Collected data:
────

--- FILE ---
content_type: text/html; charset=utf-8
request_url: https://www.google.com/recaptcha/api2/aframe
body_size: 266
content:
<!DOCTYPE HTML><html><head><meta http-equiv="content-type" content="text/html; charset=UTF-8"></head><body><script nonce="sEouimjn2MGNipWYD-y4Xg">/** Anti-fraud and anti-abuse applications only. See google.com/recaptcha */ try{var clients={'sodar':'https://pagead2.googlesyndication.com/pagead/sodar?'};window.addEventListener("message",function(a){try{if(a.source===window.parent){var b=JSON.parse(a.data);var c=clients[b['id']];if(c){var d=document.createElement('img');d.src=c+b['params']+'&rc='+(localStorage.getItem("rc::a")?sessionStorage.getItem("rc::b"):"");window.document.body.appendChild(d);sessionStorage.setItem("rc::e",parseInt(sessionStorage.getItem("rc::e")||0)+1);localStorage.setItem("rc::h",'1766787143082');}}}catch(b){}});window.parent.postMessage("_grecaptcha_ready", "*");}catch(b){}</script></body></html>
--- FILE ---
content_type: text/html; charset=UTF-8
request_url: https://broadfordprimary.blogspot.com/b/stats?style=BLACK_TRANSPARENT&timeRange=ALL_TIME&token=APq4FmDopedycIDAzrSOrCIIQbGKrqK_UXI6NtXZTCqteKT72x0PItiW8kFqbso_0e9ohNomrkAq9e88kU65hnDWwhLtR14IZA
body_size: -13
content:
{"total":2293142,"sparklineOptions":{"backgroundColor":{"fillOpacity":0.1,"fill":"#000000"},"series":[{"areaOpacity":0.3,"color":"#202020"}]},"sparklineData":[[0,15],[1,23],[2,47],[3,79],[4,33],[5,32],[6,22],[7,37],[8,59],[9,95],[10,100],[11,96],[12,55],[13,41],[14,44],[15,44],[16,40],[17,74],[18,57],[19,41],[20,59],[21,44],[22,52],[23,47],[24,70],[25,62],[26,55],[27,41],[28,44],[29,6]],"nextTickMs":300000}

────

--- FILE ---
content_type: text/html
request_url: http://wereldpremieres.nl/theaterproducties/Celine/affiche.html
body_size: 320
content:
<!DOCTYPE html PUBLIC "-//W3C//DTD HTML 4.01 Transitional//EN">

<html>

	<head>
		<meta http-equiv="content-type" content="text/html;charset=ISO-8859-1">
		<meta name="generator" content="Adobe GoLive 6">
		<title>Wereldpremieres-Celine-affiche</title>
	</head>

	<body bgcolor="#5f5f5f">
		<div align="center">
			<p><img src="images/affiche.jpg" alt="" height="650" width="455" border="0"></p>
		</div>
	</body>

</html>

────

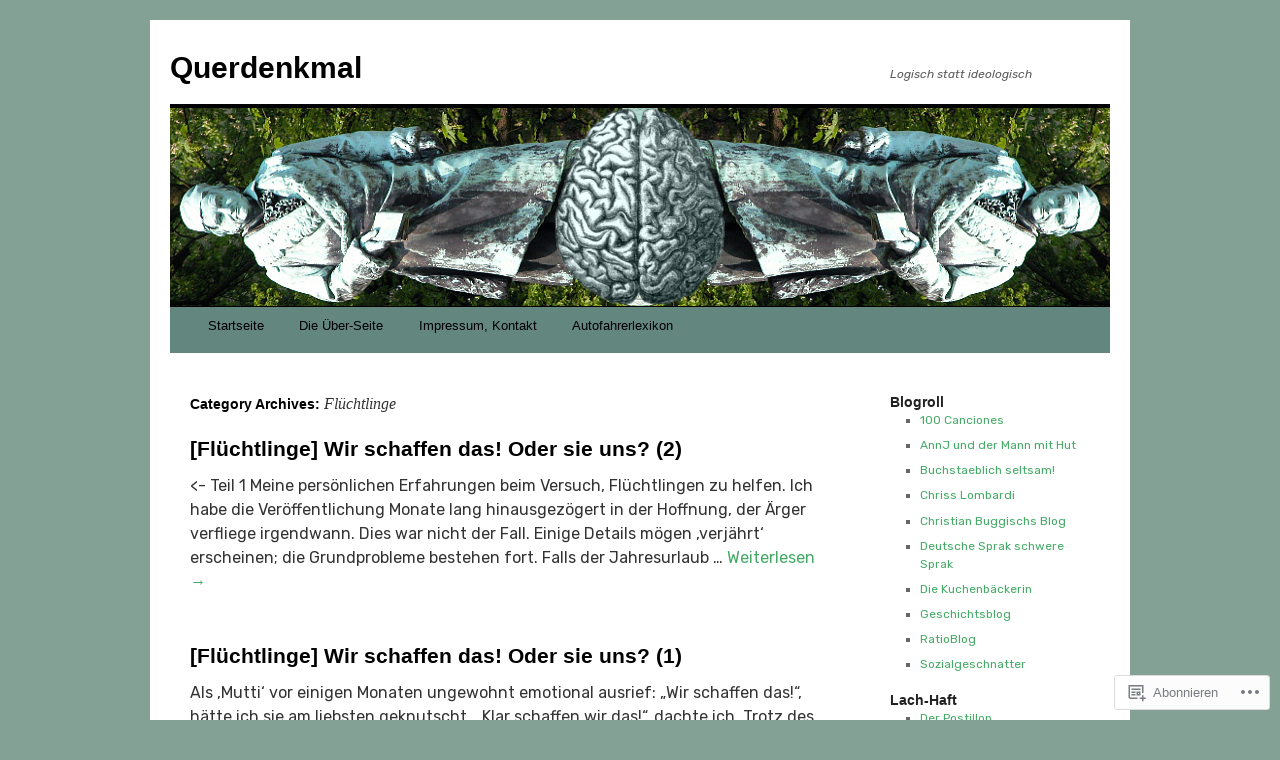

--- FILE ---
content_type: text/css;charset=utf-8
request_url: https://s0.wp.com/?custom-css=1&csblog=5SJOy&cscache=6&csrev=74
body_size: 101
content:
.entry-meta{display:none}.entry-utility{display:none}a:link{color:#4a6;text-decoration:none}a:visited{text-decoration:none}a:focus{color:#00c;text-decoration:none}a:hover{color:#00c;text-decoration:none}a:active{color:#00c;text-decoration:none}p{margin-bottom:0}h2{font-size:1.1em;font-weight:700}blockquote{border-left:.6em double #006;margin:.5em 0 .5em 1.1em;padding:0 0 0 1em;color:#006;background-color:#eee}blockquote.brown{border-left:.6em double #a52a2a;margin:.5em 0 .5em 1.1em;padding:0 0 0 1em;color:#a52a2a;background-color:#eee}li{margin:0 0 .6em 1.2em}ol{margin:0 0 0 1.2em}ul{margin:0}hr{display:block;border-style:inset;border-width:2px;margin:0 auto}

────

Filter the entries above down to the lines that hold the word "affiche", and copy those lines.

Result of this task:
request_url: http://wereldpremieres.nl/theaterproducties/Celine/affiche.html
		<title>Wereldpremieres-Celine-affiche</title>
			<p><img src="images/affiche.jpg" alt="" height="650" width="455" border="0"></p>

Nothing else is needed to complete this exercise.